• GIVEN PROBLEM: Please turn every line from the start of the items through the line that contains "588 centimetres", including both ends, into a JSON list of strings with one string per line. Leave out blank lines and the pictures.

··· SOURCE DATA

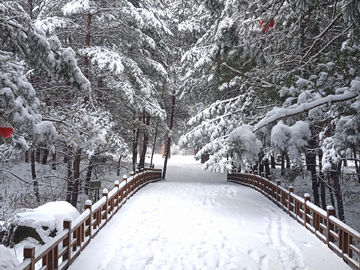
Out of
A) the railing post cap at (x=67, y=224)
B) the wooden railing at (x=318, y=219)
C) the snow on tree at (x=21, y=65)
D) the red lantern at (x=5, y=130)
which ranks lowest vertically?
the wooden railing at (x=318, y=219)

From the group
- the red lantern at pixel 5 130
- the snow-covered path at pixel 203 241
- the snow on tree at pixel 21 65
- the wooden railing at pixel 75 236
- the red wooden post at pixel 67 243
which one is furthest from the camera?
the snow-covered path at pixel 203 241

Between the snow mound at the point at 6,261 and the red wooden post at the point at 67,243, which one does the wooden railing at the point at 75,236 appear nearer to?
the red wooden post at the point at 67,243

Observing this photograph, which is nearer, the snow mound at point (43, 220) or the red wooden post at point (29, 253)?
the red wooden post at point (29, 253)

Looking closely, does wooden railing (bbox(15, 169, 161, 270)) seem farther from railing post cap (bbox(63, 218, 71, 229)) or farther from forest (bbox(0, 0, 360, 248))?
forest (bbox(0, 0, 360, 248))

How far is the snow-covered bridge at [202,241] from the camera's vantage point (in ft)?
19.3

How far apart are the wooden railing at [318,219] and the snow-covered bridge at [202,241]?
6.7 inches

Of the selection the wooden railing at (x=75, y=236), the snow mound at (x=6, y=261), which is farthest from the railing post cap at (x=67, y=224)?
the snow mound at (x=6, y=261)

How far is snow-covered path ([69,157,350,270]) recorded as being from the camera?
588 centimetres

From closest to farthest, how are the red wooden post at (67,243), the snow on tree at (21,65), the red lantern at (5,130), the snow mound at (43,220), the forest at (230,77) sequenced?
the red lantern at (5,130) → the forest at (230,77) → the snow on tree at (21,65) → the red wooden post at (67,243) → the snow mound at (43,220)

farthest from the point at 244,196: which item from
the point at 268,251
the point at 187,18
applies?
the point at 187,18

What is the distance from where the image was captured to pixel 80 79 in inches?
251

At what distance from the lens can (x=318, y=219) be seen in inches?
306

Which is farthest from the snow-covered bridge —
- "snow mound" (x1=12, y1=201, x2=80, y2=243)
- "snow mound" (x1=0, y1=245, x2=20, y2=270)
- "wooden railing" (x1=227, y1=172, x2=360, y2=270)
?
"snow mound" (x1=12, y1=201, x2=80, y2=243)

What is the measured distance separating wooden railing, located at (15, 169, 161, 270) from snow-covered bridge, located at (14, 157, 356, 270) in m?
0.08
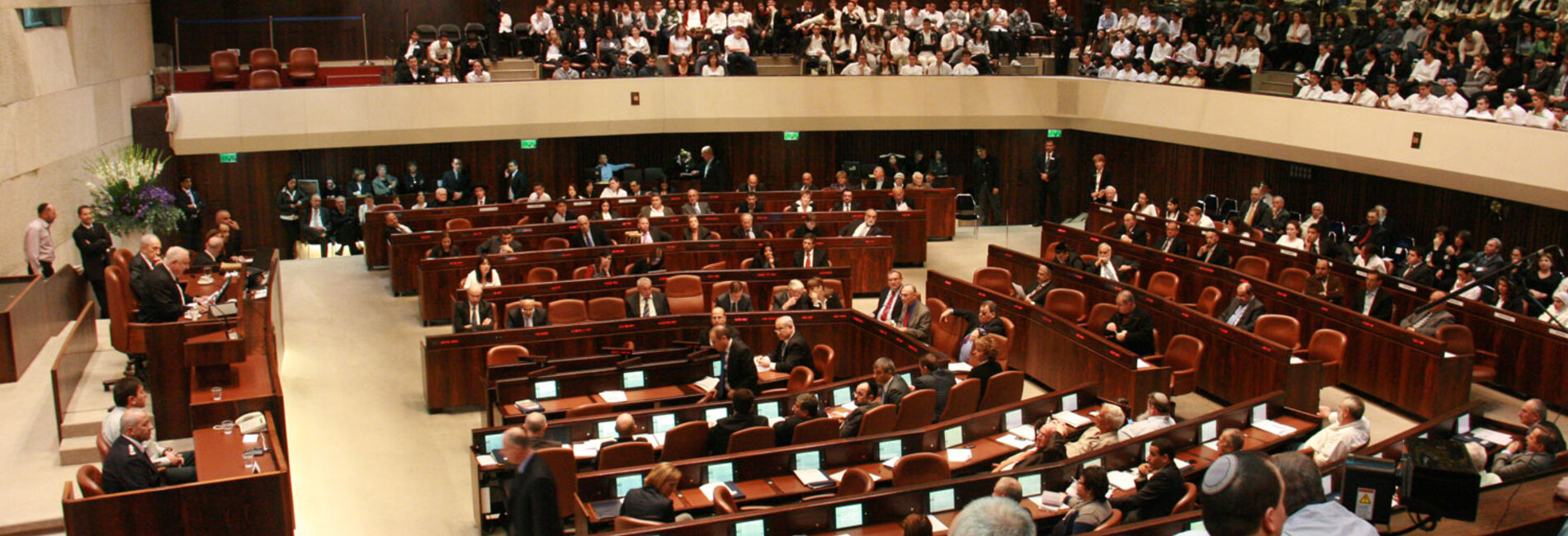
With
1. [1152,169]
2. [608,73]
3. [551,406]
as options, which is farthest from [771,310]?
[1152,169]

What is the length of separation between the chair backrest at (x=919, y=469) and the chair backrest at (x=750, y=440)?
1.03 m

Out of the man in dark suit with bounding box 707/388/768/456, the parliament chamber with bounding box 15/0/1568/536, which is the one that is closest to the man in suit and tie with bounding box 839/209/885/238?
the parliament chamber with bounding box 15/0/1568/536

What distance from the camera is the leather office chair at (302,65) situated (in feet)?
59.7

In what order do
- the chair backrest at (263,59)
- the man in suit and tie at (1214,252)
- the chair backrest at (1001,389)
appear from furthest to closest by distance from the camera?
the chair backrest at (263,59) → the man in suit and tie at (1214,252) → the chair backrest at (1001,389)

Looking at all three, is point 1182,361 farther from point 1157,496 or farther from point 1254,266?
point 1157,496

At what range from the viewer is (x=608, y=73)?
1914 cm

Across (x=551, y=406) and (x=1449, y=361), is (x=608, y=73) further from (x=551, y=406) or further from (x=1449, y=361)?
(x=1449, y=361)

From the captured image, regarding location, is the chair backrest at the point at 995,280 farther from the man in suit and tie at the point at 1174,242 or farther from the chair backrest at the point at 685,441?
the chair backrest at the point at 685,441

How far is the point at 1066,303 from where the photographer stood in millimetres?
12227

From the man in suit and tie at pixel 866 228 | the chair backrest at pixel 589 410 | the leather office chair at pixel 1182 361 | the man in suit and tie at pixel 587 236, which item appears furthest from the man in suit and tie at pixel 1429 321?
the man in suit and tie at pixel 587 236

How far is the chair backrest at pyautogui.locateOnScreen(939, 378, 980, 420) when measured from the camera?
9.40 m

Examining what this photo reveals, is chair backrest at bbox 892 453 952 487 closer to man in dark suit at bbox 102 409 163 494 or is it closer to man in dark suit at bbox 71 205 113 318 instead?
man in dark suit at bbox 102 409 163 494

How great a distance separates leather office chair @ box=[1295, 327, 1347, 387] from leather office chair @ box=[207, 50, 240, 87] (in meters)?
14.4

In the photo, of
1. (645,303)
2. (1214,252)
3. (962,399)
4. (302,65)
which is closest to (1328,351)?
(1214,252)
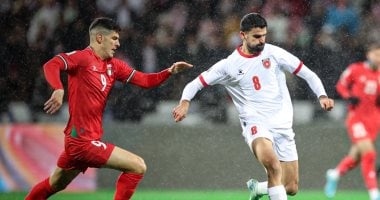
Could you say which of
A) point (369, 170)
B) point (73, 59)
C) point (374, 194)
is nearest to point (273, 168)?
point (73, 59)

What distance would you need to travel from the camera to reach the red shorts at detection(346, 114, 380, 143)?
1105 centimetres

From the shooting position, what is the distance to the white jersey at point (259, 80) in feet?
28.3

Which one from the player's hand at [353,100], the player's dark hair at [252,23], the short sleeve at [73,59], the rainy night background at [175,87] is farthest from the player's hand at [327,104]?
the rainy night background at [175,87]

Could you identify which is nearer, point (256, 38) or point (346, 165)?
point (256, 38)

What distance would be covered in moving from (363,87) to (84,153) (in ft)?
14.3

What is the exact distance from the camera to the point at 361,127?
11.1m

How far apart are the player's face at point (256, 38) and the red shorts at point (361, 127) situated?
9.24ft

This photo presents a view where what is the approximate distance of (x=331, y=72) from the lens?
12.5m

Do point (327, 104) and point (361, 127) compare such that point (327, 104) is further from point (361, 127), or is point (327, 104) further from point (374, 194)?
point (361, 127)

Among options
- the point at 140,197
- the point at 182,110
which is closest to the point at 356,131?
the point at 140,197

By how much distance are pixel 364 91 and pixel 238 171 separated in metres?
1.69

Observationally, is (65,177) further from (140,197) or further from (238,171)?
(238,171)

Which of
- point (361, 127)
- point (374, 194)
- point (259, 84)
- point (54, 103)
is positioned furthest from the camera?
point (361, 127)

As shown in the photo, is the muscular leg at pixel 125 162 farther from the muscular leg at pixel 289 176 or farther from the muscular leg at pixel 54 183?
the muscular leg at pixel 289 176
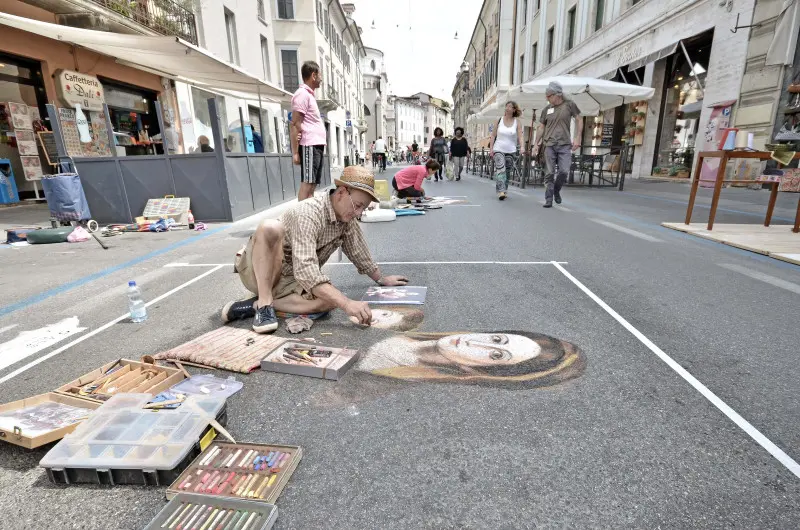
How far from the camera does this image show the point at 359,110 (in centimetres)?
5044

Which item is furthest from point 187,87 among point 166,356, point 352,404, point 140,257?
point 352,404

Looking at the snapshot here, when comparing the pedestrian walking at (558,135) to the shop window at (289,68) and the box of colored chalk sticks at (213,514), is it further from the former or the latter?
the shop window at (289,68)

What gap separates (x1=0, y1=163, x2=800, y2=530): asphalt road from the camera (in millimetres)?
1330

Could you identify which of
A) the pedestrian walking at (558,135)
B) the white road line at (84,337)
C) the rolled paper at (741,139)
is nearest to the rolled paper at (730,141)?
the rolled paper at (741,139)

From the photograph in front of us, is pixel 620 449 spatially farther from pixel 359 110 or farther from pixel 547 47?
pixel 359 110

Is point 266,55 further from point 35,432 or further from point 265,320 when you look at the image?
point 35,432

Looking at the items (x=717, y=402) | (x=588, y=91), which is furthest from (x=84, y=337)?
(x=588, y=91)

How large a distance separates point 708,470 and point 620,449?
0.89ft

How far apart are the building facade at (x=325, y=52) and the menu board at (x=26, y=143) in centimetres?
1458

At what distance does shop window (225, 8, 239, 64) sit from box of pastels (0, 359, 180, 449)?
16850 mm

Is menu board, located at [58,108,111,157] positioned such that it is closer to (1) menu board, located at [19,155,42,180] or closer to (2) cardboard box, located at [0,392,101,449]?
(1) menu board, located at [19,155,42,180]

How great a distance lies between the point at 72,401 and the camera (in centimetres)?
178

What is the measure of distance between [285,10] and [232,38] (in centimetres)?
1122

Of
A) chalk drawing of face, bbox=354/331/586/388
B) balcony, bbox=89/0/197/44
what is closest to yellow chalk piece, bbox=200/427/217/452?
chalk drawing of face, bbox=354/331/586/388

······

• TASK OUTPUT:
[
  "Out of",
  "A) the railing post cap at (x=67, y=224)",
  "B) the wooden railing at (x=318, y=219)",
  "C) the snow on tree at (x=21, y=65)",
  "D) the red lantern at (x=5, y=130)",
  "which ranks lowest vertically?",
  "the wooden railing at (x=318, y=219)",
  "From the group",
  "- the red lantern at pixel 5 130",
  "- the snow-covered path at pixel 203 241",
  "- the snow on tree at pixel 21 65",
  "- the wooden railing at pixel 75 236",
  "- the red wooden post at pixel 67 243",
  "which one is furthest from the camera?",
  "the snow-covered path at pixel 203 241",
  "Between the snow mound at the point at 6,261 and the red wooden post at the point at 67,243, which one does the wooden railing at the point at 75,236 appear nearer to?",
  "the red wooden post at the point at 67,243",
  "Observing this photograph, which is nearer, the snow mound at point (43, 220) or the red wooden post at point (29, 253)?",
  "the red wooden post at point (29, 253)",
  "Looking closely, does wooden railing (bbox(15, 169, 161, 270)) seem farther from railing post cap (bbox(63, 218, 71, 229)) or farther from forest (bbox(0, 0, 360, 248))?",
  "forest (bbox(0, 0, 360, 248))",
  "How far is the snow-covered bridge at [202,241] from the camera's vantage point (in ft)?",
  "19.3",
  "How far apart are the wooden railing at [318,219] and the snow-covered bridge at [202,241]?",
  "6.7 inches",
  "Of the selection the wooden railing at (x=75, y=236), the snow mound at (x=6, y=261), which is farthest from the railing post cap at (x=67, y=224)?",
  "the snow mound at (x=6, y=261)",
  "How far is snow-covered path ([69,157,350,270]) recorded as being from the camera?",
  "588 centimetres"
]